Publications

Intimate relationship dynamics and Women’s expected control over sex and contraception

Objective

We examined whether women's experiences across and within their intimate relationships affect their expected level of control over sex and contraceptive use.

Study design

We used data from 648 women ages 18-20 in the Relationship Dynamics and Social Life (RDSL) study, which interviewed a random, population-based sample in a Michigan county. We used ordered logistic regression with fixed-effects to control for individual- and relationship-level characteristics.

Results

We found a u-shaped relationship between intimacy/commitment and expected control, with the lowest expected control in the least intimate/committed and the most intimate/committed relationships, and the highest expected control in the intermediate relationships. Women expected more control in their long-term compared to short-term relationships, and expected control increases over time in a specific relationship.
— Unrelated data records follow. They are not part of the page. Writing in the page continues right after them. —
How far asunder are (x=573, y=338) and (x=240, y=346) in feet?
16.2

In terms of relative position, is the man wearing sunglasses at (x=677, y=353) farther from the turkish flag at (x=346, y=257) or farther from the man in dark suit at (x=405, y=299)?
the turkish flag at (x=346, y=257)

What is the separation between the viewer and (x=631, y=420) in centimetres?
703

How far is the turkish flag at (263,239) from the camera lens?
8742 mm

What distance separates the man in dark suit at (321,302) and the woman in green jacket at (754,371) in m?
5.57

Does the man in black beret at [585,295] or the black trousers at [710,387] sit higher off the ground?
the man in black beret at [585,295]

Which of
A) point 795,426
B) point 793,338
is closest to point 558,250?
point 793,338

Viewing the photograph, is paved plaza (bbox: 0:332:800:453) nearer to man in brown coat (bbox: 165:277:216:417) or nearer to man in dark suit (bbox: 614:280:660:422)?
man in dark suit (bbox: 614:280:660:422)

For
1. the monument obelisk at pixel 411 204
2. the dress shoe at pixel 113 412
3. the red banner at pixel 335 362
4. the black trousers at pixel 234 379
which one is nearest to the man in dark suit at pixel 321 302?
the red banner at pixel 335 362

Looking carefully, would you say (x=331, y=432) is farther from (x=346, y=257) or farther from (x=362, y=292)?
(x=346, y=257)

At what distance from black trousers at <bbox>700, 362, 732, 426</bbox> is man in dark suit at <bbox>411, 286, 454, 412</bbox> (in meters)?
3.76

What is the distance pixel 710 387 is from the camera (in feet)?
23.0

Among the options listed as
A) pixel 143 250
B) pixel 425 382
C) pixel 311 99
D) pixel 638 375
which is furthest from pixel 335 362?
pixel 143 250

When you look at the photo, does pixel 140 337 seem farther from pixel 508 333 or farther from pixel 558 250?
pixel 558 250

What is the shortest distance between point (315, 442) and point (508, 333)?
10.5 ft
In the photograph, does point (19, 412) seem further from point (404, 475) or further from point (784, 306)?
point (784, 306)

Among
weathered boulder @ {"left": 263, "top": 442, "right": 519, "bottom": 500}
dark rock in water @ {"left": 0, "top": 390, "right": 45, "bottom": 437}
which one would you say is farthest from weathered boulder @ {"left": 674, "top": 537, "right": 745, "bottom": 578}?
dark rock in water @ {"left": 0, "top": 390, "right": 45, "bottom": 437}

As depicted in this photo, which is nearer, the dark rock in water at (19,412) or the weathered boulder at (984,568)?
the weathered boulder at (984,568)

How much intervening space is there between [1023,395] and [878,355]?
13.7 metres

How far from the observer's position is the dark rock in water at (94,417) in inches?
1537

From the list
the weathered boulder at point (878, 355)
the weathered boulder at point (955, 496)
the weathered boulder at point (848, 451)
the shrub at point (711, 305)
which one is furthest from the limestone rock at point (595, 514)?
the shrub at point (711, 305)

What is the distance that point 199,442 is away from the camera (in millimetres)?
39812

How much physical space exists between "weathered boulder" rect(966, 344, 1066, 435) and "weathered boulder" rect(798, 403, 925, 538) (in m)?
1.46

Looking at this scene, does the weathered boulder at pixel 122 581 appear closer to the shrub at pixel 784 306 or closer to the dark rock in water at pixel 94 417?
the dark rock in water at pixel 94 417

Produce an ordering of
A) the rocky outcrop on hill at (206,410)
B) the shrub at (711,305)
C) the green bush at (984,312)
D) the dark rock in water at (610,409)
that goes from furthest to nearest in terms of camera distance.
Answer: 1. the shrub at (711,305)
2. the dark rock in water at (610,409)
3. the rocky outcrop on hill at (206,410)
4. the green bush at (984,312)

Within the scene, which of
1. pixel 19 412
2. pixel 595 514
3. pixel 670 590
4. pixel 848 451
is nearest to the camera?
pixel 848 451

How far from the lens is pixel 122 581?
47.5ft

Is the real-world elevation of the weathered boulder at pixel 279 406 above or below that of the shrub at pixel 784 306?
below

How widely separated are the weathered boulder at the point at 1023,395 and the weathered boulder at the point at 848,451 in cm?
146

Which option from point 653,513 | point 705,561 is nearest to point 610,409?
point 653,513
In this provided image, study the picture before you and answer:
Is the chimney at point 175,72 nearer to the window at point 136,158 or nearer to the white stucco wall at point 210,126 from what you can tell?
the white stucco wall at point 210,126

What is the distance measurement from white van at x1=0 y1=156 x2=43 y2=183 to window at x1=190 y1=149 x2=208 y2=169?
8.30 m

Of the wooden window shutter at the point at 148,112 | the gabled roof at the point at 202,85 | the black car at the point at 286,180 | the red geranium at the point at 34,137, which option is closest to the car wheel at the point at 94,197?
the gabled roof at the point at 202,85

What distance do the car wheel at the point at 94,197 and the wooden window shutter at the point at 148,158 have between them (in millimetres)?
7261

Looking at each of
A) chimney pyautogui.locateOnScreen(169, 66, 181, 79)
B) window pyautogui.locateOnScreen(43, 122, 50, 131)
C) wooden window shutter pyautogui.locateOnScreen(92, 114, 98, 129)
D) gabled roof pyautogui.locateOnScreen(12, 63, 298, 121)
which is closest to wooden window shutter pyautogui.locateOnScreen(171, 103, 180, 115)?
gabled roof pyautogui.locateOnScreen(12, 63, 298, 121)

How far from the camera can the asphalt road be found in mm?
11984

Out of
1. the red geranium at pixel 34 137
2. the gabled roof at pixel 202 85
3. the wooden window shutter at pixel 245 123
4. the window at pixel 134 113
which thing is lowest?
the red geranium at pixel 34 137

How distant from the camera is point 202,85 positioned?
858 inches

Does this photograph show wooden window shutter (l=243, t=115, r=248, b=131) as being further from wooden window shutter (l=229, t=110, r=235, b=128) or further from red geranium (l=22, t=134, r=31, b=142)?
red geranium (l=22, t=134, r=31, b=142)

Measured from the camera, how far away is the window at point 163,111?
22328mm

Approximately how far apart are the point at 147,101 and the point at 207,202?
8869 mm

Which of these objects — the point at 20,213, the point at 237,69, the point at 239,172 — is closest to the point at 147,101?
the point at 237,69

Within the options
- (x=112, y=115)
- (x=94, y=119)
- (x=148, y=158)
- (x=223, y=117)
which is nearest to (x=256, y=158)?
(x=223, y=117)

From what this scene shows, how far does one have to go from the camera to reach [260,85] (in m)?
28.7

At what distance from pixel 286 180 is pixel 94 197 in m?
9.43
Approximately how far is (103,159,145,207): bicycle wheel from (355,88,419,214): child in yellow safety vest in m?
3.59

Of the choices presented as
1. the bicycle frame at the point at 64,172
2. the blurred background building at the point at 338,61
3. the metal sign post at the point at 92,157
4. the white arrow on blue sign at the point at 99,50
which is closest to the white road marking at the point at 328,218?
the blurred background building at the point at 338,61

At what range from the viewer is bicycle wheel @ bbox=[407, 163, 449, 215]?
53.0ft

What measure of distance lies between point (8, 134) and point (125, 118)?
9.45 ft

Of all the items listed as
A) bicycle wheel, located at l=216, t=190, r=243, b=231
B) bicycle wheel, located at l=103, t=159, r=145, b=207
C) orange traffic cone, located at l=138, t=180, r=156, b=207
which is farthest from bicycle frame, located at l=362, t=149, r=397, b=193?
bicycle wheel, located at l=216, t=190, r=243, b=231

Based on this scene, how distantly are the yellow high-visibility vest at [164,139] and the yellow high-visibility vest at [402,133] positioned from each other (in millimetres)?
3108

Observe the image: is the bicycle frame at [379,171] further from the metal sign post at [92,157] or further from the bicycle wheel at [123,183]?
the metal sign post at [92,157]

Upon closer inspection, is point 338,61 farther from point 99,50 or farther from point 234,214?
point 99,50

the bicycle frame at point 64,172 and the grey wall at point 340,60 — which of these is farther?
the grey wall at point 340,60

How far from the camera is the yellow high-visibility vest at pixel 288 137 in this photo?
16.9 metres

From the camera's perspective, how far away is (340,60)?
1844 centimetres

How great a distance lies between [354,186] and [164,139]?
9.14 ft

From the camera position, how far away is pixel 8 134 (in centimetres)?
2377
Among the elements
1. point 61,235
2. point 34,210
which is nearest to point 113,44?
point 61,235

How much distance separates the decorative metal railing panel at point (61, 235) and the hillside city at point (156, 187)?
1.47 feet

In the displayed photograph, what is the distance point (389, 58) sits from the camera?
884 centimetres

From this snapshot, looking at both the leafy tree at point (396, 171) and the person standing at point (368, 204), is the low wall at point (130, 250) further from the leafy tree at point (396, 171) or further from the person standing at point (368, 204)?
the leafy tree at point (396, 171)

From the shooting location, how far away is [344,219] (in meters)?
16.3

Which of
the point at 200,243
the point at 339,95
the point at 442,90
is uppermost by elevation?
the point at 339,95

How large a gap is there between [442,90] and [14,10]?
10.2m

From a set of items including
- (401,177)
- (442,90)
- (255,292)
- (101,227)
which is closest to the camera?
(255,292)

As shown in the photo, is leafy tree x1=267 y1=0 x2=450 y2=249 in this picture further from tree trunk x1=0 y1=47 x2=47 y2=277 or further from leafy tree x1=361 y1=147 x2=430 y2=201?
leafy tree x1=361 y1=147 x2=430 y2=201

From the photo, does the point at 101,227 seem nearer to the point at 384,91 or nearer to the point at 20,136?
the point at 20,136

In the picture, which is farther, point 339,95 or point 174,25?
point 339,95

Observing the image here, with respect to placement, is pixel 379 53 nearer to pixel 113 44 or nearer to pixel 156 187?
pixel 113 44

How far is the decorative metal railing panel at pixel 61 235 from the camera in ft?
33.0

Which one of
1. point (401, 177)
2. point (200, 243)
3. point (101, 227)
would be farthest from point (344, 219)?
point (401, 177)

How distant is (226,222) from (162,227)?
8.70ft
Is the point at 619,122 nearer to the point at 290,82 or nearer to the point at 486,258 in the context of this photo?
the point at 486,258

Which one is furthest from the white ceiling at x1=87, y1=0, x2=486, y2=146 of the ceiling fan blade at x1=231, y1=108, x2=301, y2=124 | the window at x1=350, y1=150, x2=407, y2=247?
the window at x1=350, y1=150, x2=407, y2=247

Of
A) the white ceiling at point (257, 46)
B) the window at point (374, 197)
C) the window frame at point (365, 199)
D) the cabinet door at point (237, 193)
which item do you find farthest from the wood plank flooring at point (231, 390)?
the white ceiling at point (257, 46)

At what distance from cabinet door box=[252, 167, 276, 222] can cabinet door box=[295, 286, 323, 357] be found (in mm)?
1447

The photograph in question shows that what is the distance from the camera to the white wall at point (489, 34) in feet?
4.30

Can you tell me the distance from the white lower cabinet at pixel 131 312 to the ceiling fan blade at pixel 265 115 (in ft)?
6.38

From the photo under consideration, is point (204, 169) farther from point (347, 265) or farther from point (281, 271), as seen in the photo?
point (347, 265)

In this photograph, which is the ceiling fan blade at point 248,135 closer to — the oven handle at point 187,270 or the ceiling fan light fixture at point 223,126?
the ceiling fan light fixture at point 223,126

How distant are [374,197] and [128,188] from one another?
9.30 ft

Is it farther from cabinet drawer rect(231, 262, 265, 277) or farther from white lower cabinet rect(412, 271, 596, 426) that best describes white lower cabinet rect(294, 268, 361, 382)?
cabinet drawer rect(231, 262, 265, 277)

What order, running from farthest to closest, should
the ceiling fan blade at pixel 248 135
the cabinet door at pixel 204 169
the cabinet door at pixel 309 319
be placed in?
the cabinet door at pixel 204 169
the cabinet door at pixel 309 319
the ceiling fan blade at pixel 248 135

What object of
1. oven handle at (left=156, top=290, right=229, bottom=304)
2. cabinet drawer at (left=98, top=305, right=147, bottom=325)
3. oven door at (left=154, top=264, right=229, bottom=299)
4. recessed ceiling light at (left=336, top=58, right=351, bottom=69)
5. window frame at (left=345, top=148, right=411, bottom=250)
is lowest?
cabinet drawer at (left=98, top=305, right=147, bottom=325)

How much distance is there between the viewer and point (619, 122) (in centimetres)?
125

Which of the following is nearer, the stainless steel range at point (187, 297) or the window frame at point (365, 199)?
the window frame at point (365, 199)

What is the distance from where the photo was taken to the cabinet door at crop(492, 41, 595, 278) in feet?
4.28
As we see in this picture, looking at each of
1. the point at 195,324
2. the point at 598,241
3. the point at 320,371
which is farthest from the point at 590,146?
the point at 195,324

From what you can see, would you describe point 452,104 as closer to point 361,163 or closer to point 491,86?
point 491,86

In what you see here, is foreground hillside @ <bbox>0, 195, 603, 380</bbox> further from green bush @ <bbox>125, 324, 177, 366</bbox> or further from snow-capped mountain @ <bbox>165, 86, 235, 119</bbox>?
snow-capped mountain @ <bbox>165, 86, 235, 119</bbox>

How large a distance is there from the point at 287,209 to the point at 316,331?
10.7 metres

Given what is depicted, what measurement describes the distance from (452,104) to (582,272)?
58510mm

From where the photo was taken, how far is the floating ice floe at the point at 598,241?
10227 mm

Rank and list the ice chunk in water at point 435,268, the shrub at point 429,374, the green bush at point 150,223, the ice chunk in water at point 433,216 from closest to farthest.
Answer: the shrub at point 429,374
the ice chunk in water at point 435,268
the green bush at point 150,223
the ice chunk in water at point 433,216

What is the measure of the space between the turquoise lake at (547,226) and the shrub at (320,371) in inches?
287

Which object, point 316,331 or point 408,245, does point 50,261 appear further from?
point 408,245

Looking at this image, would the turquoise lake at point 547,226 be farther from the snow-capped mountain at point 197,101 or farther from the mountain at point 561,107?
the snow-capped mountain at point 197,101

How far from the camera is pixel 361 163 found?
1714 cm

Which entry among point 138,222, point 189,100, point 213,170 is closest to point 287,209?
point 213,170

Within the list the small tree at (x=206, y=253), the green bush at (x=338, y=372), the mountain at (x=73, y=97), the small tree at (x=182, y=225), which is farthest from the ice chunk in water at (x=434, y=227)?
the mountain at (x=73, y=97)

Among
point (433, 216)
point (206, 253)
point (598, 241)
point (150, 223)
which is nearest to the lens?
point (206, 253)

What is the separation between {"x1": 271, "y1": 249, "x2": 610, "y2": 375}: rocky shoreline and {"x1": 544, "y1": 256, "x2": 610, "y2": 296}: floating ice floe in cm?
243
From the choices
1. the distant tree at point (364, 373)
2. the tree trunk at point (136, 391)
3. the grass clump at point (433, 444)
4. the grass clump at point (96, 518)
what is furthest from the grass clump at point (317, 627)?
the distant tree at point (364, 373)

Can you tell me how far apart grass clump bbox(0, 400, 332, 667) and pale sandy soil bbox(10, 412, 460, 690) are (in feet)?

Women also expected less control in their conflictual and/or asymmetric relationships – those with older and/or violent partners, and expected control decreases after experiencing violence or a partner's non-monogamy.

Conclusions

Our results are consistent with cross-sectional research suggesting that women in violent relationships experience more reproductive coercion than women in non-violent relationships, but we also found that other aspects of intimate relationships are important determinants of expected control over sex and contraception.

Implications

Intervention strategies should consider a wider range of intimate relationship characteristics – beyond violence – to improve women's control of their reproductive behaviors.